Islandora 7 – permissions for multisite and XACML June 30, 2014Posted by ficial in islandora, multisite, techy, XACML.
We used drupal-multisite to organize our repository. Permissions/access is a challenge. We used namespaces that are unique to each collection for site-level access, which required a bit of custom coding to support and has some limitations, but took much less coding and is more stable than the other main option we considered (implementing real per-collection access). Supporting XACML effectively across multiple sites then requires separate user tables for each site (backed by LDAP to unify login credentials), a separate entry in the fedora filter-drupal.xml file, and appropriate privileges granted on the DB for that site for the mysql user that filter-drupal specifies. Setting up a new site has three separate areas that require action:
- drupal : create the site using standard multi-site approach (share ldap_authorization and ldap_servers tables)
- mysql : grant access to the new database to the user that fedora uses to check credentials
- fedora : add an entry for the new site/DB to …/server/config/filter-drupal.xml, then restart fedora
In planning our repository a major challenge was for us to present and to control access to and mangement of our objects in a way that more-or-less matches how our users want and need things to work. Conceptually, our system has a tree-like structure, with potential for cross-connections. At the root is our over-all site http://unbound.williams.edu, which provides a face for the program / system as a whole and a convenient place / way to search across all the (unrestricted) objects in our system. From there we have project sites, which correspond to a particular department (e.g. http://unbound.williams.edu/williamsarchives), institutional project (http://unbound.williams.edu/facultypublications), or individual project (http://unbound.williams.edu/mayamotuldesanjosearchaeology). Within a given project there might be a single collection or multiple collections. A person or department might in turn have a single project or multiple projects, or might be involved in different projects and/or collection in different ways (e.g. managing one project, contributing to another collection, with read-only to a third, protected collection).
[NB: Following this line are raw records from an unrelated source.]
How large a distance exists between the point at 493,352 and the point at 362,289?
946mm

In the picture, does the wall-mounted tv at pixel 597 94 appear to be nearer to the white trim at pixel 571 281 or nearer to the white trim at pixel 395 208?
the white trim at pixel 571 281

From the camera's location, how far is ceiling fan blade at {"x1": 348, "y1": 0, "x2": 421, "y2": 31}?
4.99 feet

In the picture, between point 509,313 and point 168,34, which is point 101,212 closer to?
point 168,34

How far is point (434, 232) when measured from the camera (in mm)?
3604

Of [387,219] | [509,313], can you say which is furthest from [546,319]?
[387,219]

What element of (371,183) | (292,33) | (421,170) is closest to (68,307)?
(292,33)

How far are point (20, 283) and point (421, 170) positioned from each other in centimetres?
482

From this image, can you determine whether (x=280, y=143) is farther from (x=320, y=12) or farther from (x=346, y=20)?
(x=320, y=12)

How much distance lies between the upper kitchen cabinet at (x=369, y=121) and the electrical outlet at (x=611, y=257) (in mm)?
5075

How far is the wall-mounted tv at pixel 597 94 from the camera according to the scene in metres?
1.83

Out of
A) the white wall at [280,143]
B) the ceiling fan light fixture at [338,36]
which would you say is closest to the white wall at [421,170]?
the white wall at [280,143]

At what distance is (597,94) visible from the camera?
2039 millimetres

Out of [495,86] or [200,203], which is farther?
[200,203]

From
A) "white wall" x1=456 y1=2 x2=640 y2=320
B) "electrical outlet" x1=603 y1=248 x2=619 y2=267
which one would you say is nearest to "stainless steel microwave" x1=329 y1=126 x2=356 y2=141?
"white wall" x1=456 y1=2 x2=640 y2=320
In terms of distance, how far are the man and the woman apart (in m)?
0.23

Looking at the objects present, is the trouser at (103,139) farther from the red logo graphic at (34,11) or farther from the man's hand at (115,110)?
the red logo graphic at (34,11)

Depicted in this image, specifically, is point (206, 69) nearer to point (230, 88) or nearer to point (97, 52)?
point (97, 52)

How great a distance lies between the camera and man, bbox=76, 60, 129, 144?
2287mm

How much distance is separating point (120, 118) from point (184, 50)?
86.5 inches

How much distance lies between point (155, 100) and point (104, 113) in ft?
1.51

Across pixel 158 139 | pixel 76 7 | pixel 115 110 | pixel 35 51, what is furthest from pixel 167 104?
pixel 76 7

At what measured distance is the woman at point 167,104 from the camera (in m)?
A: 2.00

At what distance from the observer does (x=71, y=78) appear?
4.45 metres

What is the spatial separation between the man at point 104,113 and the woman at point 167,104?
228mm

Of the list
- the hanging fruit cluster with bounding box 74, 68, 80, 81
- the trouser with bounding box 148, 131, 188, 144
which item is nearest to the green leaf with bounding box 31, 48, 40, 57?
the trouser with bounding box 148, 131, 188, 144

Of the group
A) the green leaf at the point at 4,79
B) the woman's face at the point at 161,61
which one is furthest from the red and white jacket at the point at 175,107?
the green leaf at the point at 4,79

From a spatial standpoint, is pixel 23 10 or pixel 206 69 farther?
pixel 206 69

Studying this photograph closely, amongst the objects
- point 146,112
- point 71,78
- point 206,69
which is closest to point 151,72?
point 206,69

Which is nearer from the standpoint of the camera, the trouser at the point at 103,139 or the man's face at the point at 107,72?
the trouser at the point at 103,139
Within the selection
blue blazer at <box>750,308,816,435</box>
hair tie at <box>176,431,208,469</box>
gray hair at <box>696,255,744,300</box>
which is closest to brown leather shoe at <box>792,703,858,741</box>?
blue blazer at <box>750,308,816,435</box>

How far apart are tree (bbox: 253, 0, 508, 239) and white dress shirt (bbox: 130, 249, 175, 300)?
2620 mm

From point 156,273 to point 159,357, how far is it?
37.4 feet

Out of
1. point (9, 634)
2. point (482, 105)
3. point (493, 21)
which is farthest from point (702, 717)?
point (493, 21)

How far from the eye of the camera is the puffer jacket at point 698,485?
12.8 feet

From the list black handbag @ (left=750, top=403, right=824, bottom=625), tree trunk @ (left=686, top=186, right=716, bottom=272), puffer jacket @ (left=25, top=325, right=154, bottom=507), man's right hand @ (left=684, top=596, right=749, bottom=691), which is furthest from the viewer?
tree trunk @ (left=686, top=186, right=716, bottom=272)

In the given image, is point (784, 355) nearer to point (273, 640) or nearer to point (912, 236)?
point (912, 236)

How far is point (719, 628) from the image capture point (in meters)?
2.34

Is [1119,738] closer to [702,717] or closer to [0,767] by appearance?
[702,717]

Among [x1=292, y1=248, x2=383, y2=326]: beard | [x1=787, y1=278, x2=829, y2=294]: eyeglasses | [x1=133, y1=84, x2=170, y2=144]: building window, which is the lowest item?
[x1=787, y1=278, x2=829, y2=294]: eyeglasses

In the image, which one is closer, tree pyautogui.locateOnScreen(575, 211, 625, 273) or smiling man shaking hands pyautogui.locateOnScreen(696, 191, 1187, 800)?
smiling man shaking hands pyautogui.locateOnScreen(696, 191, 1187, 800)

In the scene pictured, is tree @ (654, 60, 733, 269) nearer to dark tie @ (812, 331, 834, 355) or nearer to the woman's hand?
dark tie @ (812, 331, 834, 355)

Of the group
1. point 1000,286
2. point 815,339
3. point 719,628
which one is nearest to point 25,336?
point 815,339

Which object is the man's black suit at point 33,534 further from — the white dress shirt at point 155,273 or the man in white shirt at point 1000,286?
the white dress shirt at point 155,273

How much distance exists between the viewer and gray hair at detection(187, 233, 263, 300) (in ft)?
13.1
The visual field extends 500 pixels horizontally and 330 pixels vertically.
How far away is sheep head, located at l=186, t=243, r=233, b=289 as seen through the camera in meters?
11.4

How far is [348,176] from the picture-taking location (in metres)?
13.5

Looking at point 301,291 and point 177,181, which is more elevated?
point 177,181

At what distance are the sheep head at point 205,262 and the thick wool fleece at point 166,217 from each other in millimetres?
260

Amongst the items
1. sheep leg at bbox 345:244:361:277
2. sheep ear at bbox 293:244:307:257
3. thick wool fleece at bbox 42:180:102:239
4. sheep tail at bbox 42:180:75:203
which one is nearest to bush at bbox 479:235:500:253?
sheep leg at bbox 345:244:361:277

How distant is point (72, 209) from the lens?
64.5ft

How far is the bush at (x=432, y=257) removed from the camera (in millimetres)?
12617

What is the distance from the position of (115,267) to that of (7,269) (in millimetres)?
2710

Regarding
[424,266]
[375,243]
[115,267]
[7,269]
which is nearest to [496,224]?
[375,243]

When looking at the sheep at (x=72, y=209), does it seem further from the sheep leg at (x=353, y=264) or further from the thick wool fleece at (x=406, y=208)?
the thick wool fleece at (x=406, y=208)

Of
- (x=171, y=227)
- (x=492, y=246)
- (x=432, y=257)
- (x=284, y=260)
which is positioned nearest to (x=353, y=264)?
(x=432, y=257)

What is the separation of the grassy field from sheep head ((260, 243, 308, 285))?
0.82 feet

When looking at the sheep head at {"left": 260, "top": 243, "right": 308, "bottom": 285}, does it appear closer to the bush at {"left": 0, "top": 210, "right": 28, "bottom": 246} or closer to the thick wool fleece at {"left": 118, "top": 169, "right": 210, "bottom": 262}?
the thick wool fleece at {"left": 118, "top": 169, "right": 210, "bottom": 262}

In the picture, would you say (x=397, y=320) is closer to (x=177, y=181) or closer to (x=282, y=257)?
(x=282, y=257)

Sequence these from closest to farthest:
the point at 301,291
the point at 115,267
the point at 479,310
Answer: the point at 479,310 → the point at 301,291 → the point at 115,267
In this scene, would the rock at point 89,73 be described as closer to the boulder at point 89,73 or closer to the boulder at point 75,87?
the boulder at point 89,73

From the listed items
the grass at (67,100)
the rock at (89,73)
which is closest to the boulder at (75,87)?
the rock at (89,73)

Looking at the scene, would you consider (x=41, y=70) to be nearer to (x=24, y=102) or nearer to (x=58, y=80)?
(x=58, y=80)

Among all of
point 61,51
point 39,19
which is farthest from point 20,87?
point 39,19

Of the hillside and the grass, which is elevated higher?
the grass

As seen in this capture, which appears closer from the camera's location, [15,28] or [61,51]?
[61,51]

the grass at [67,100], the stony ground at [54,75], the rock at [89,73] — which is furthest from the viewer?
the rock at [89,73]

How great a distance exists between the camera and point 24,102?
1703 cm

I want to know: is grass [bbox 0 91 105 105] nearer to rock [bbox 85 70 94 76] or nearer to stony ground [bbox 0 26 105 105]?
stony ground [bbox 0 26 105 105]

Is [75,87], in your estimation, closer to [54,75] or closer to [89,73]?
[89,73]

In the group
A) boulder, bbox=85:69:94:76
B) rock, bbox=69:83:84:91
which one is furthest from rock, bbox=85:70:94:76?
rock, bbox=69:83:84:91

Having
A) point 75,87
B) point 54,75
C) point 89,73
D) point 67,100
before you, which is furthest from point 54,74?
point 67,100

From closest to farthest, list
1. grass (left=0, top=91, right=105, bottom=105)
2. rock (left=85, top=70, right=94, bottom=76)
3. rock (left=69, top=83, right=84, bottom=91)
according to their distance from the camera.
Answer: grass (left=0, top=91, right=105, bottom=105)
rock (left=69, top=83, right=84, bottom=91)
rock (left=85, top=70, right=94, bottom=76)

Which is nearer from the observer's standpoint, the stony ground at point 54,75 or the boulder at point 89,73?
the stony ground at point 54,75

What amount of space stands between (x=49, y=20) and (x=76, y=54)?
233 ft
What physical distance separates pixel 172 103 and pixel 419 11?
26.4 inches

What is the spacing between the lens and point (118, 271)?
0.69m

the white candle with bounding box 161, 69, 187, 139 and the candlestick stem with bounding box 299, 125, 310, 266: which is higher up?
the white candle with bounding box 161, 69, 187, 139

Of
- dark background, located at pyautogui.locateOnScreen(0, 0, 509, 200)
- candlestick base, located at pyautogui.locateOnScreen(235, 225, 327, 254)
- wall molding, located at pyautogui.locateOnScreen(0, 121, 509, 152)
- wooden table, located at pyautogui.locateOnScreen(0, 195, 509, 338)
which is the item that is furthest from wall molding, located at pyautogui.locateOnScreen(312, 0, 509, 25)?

Setting up the technical infrastructure and processes to support the above model was (and continues to be) challenging. We used a drupal multi-site system to organize the main site and project sites. We leveraged islandora’s built-in namespace restriction capabilities to limit given collections to given sites. We did this by associating each collection with a unique namespace. This allows us to very easily include a given collection in multiple projects (e.g. the faculty articles collection might be in both the faculty publications project and the archives project). Essentially, we wanted to be able to support object access on a per-collection basis, but the built-in support only worked with namespaces, so we made them (semi-) synonymous. There were a couple of technical challenges to making this work, and there are also some less-than-ideal limitations that go with this approach.
On the technical side, there are two places that namespace restrictions come in to play: repository access and search access. On the back end there seems to be no limit to the number of namespaces that can be specified for these two areas, but the web form elements that are used for them limit the content to something too small for our purposes. We went through two levels of work-around here. First, we changed the form elements for those field from basic inputs to text area / paragraph inputs. However, we still had the problem that there were two separate places where namespaces had to be managed, which could easily lead to problems that would greatly impact user experience. So, we created a custom module that provides a single interface that controls both areas – the namespace list that’s entered in that one field is used to set both the SOLR preferences and the site namespace config values. With this in place our namespace list for a given site might become pretty long, but it’s easy enough to manage and we don’t ever end up in a situation where there’s a mis-match between the search-based access and the repository/site-based access.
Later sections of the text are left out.